Lee pulled out all the stops for the clichéd ending. An over-the-top poor-little-rich girl says, “There’s no afternoon special crap here,” (283) and yet I couldn’t stop my eyes from rolling repeatedly throughout the final eight chapters. (Don’t worry, the chapters in this book are pretty short.) There were teenage and adult melodrama, the lesson to look beneath surface appearances, and the sappy message about the importance of family.

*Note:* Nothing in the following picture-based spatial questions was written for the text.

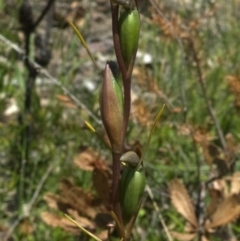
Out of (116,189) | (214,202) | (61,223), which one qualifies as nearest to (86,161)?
(61,223)

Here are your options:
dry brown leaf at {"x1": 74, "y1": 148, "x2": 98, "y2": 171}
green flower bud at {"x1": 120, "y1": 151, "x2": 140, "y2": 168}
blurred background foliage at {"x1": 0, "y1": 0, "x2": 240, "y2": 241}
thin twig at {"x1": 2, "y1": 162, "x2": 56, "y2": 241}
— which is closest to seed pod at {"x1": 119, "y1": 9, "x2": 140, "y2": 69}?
green flower bud at {"x1": 120, "y1": 151, "x2": 140, "y2": 168}

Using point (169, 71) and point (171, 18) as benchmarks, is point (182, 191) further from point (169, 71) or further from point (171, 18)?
point (169, 71)

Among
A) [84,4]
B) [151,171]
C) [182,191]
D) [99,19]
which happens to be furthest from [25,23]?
[99,19]

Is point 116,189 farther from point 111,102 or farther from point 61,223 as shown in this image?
→ point 61,223

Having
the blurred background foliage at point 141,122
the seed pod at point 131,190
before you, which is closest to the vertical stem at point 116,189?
the seed pod at point 131,190

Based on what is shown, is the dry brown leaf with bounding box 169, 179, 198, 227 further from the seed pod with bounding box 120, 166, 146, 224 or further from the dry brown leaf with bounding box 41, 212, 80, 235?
the seed pod with bounding box 120, 166, 146, 224

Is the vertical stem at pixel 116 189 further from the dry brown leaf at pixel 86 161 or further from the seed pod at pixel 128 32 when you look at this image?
the dry brown leaf at pixel 86 161
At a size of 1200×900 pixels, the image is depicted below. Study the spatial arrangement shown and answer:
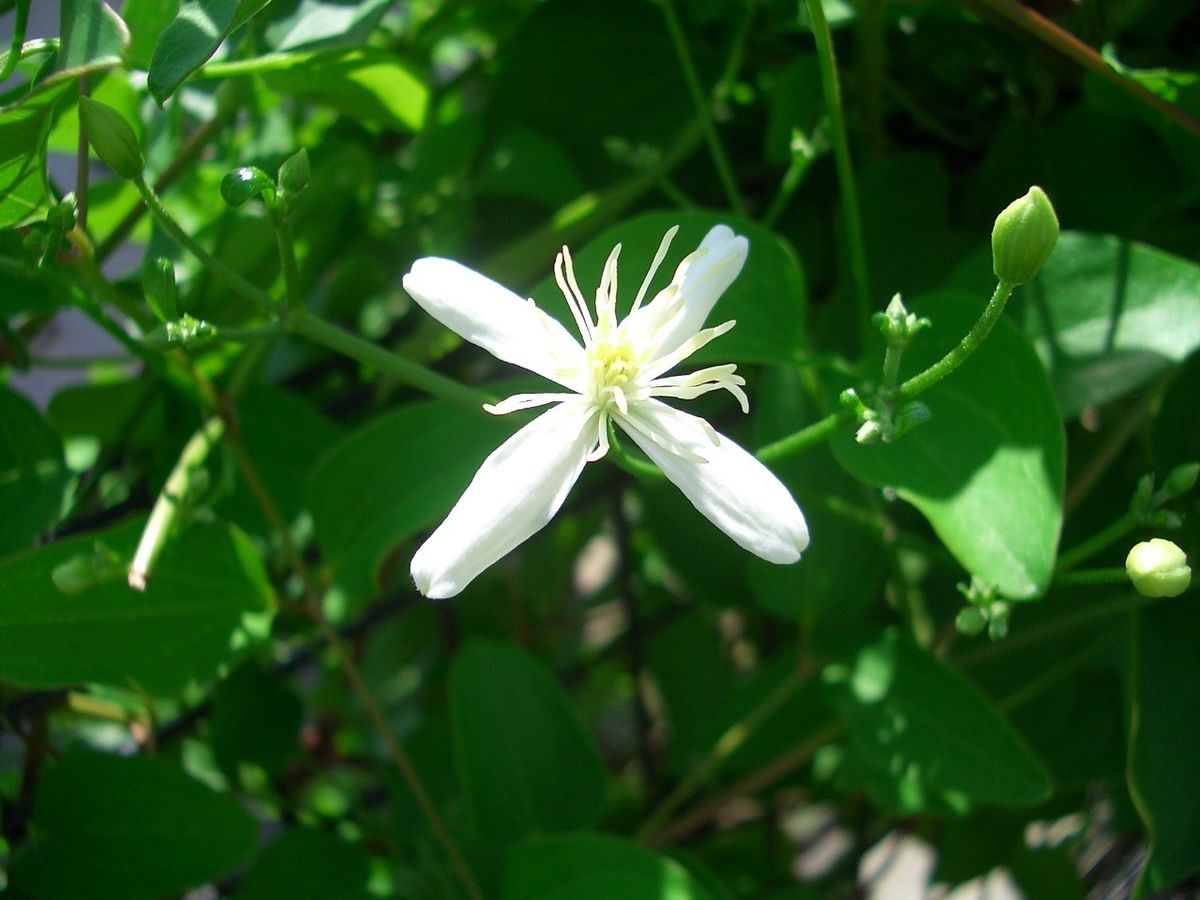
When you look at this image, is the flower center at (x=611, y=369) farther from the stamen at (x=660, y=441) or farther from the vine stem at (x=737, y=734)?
the vine stem at (x=737, y=734)

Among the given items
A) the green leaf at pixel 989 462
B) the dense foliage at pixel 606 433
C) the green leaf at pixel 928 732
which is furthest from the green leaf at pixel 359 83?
the green leaf at pixel 928 732

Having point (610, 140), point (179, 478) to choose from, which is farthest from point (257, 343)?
point (610, 140)

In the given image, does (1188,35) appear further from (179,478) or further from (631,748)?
(631,748)

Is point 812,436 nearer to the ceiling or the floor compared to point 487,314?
nearer to the floor

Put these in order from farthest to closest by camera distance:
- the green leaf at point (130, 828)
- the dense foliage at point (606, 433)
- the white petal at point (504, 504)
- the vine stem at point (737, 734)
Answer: the vine stem at point (737, 734) < the green leaf at point (130, 828) < the dense foliage at point (606, 433) < the white petal at point (504, 504)

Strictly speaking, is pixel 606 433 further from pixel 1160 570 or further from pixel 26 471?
pixel 26 471

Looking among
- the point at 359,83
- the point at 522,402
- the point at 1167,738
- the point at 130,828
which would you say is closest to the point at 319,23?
the point at 359,83
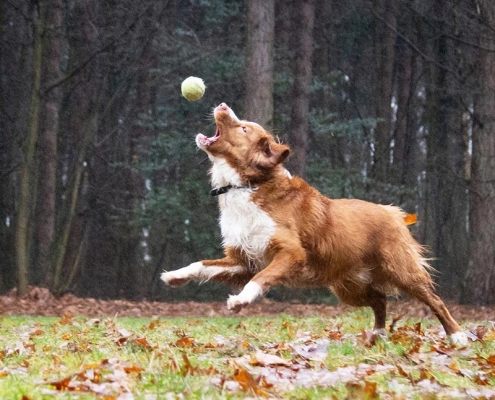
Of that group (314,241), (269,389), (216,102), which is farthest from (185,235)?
→ (269,389)

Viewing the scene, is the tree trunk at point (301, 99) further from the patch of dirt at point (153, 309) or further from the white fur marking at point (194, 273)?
the white fur marking at point (194, 273)

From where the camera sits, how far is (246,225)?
7.48 meters

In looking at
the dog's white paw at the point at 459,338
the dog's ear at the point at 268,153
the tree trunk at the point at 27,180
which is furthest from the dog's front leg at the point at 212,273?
the tree trunk at the point at 27,180

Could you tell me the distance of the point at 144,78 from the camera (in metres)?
25.4

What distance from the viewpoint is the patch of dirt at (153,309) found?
1585 cm

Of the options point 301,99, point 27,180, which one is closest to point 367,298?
point 27,180

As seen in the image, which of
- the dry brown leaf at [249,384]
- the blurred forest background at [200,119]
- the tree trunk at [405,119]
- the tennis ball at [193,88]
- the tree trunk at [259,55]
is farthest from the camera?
the tree trunk at [405,119]

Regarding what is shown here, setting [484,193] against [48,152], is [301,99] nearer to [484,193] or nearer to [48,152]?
[484,193]

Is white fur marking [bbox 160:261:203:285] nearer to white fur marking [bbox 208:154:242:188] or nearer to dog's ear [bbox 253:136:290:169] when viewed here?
white fur marking [bbox 208:154:242:188]

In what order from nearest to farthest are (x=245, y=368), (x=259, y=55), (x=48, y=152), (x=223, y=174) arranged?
(x=245, y=368)
(x=223, y=174)
(x=259, y=55)
(x=48, y=152)

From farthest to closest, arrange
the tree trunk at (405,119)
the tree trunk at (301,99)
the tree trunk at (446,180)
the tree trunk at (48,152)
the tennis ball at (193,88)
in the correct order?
1. the tree trunk at (405,119)
2. the tree trunk at (446,180)
3. the tree trunk at (301,99)
4. the tree trunk at (48,152)
5. the tennis ball at (193,88)

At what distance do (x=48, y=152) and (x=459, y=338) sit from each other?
626 inches

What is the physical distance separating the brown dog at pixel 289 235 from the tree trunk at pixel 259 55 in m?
9.79

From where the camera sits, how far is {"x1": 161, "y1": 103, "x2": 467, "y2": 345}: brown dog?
7465 millimetres
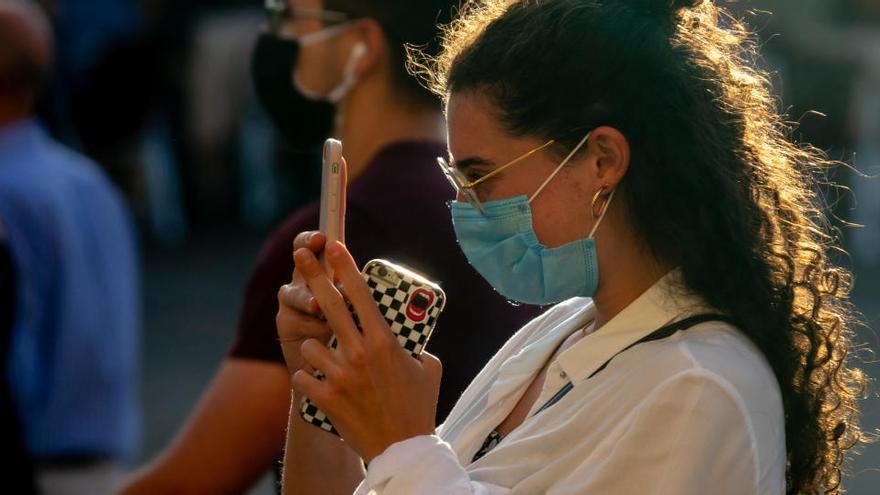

There’s a happy-for-now ending instead of happily-ever-after because I didn’t buy the twu wuv between Carlisle and Jack. Then again, this isn’t a romance, so I shouldn’t expect a fully developed relationship. Nonetheless, as a romance reader, I was left wanting–SPOILER! and it doesn’t help that Carlisle and Jack cheat on their partners with very little remorse. (I think I’m supposed to interpret the lack of guilt as signs that neither of them really loved their fiancés, therefore the cheating is acceptable.) SPOILER! Anyhoo, a few more chapters to flesh out the skimpy romance would’ve been nice, but then again, as I keep having to remind myself, this is chick lit and the focus isn’t on the romance but the narrator and company’s personal growth.

Overall, The Ex-Debutante is a quick, enjoyable read and, for me, falls between a B- and a B.

(If this book gets turned into a movie, I recommend Reese Witherspoon for the lead…despite the photo of the author dressing up as her character…or is it herself? I’m so confused.)

2 Comments leave one →
  1. Leesa permalink
    29 Aug 2008 8:01 AM

    As to the author wearing the same clothes as the model on the cover, I am pretty sure that the model is the author. It’s the same person. She isn’t copying the model, she is the model.
    I enjoyed the book too and read it in a few days. I found the glimpse of Texas high society fascinating and fun to read about. I wish the author would have gone into more detail about the debutantes and the whole debutante process. That was the best part of the story, I thought.

  2. 1 Sep 2008 4:40 PM

    If the author is the model, then it makes life a little difficult for the rest of us who keep having to tell people that our stories are pure fiction. It can get a little scary when you have readers who can’t separate you from the characters you create, especially in my genre.